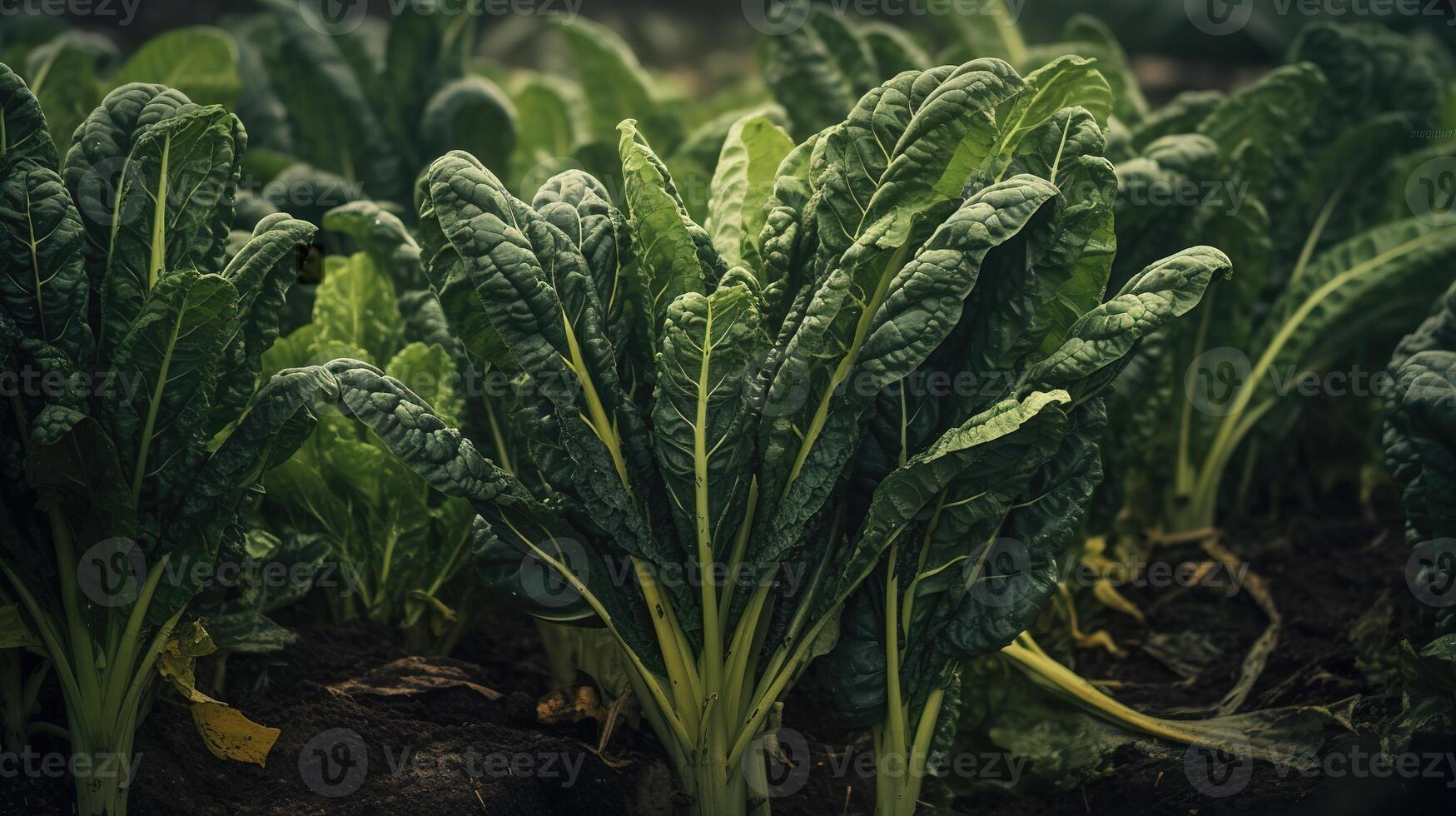 Realistic photo of a bunch of silverbeet. top view vegetables scenery.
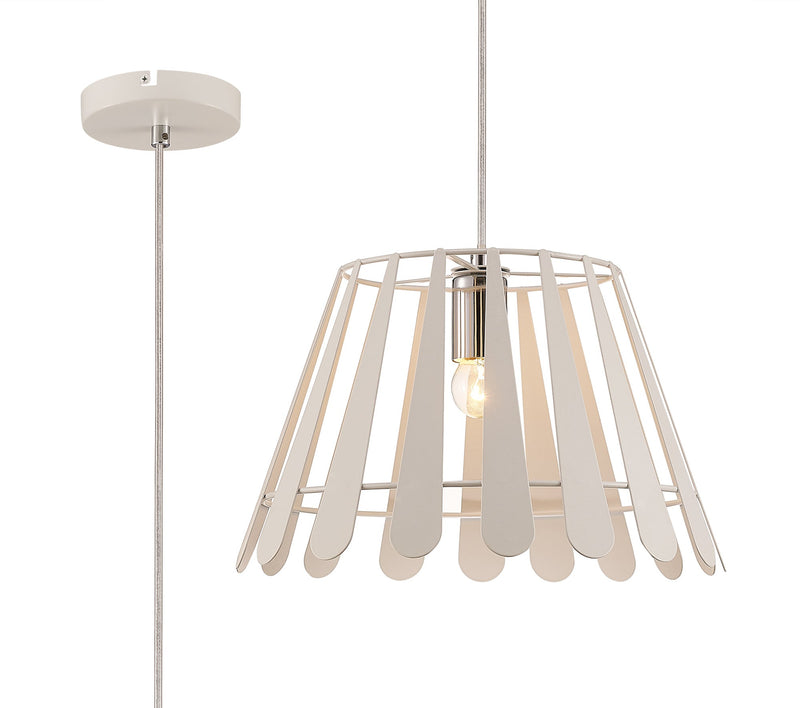 Deco Somerset Pendant 1 Light E27 White/Polished Chrome • D0153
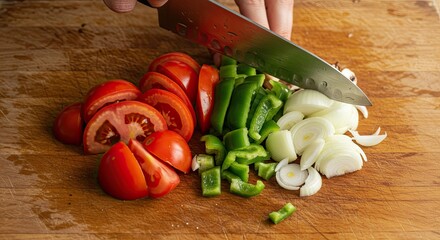 Hands Expertly Chopping Vibrant Red Tomatoes, Green Bell Peppers, and White Onions on a Rustic Wooden Cutting Board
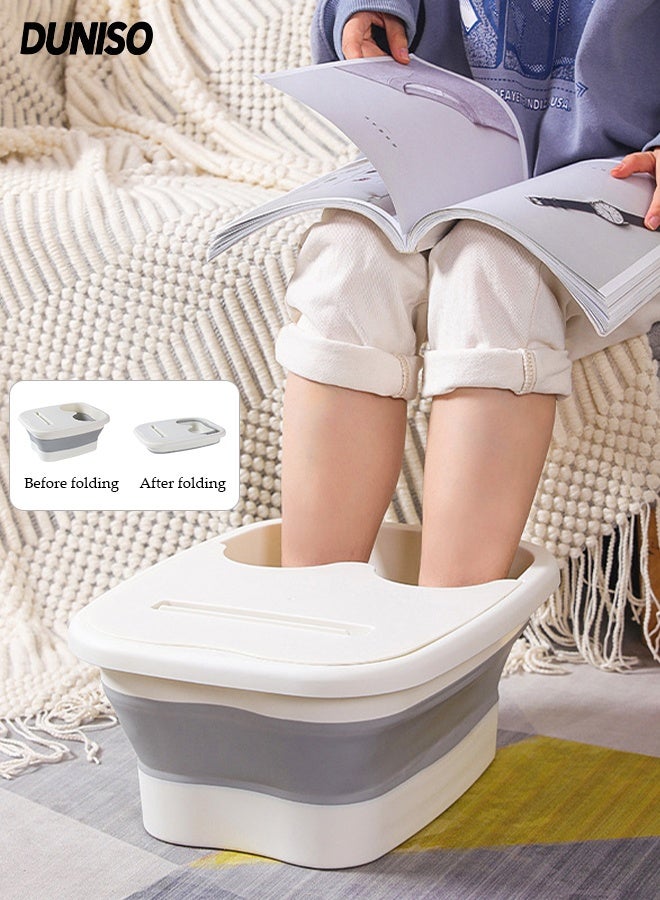 DUNISO Collapsible Foot Bath Basin with Lid，Portable Foot Soak Tub with Foot Massager，Multi Purpose Feet Soak Tubs，for Travel, Camping Washing - Image 1
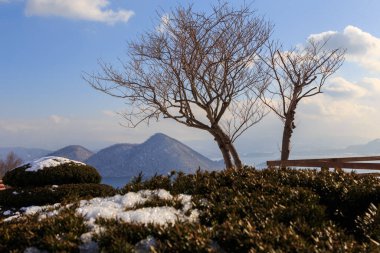 Güzel kış manzarası, kar altında kış ormanı, yolda toz kar, Hokkaido Japon manzarası içeriden araba manzarası.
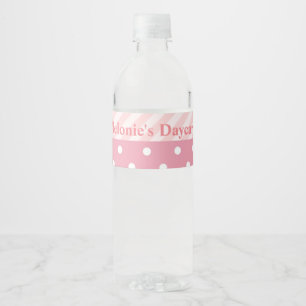 Étiquette Pour Bouteilles D'eau Motif rose à la mode de rayures de point de polka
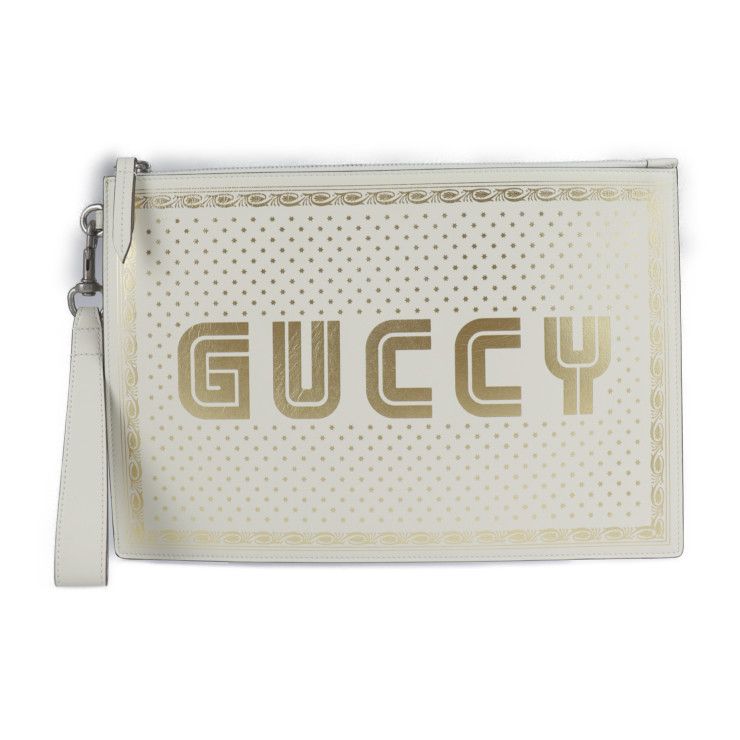 GUCCI グッチ クラッチバッグ 510489 レザー ホワイト ゴールド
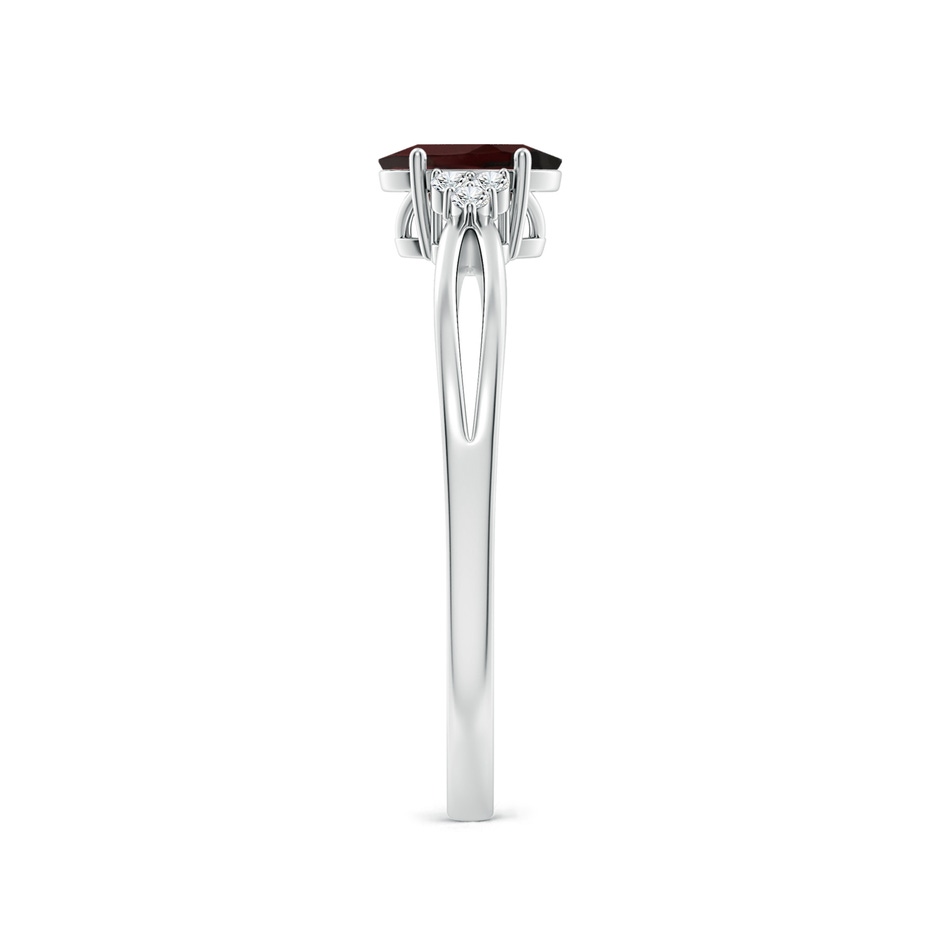 6x4mm A Solitaire Oval Garnet Split Shank Ring with Trio Diamonds in P950 Platinum side 299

•••

Although the records contain pictures, return only their text, exactly as written.

 Realistic photo of a bunch of silverbeet. top view vegetables scenery.
 Deco Somerset Pendant 1 Light E27 White/Polished Chrome • D0153
 Hands Expertly Chopping Vibrant Red Tomatoes, Green Bell Peppers, and White Onions on a Rustic Wooden Cutting Board
 DUNISO Collapsible Foot Bath Basin with Lid，Portable Foot Soak Tub with Foot Massager，Multi Purpose Feet Soak Tubs，for Travel, Camping Washing - Image 1
 Güzel kış manzarası, kar altında kış ormanı, yolda toz kar, Hokkaido Japon manzarası içeriden araba manzarası.
 Étiquette Pour Bouteilles D'eau Motif rose à la mode de rayures de point de polka
 GUCCI グッチ クラッチバッグ 510489 レザー ホワイト ゴールド
 6x4mm A Solitaire Oval Garnet Split Shank Ring with Trio Diamonds in P950 Platinum side 299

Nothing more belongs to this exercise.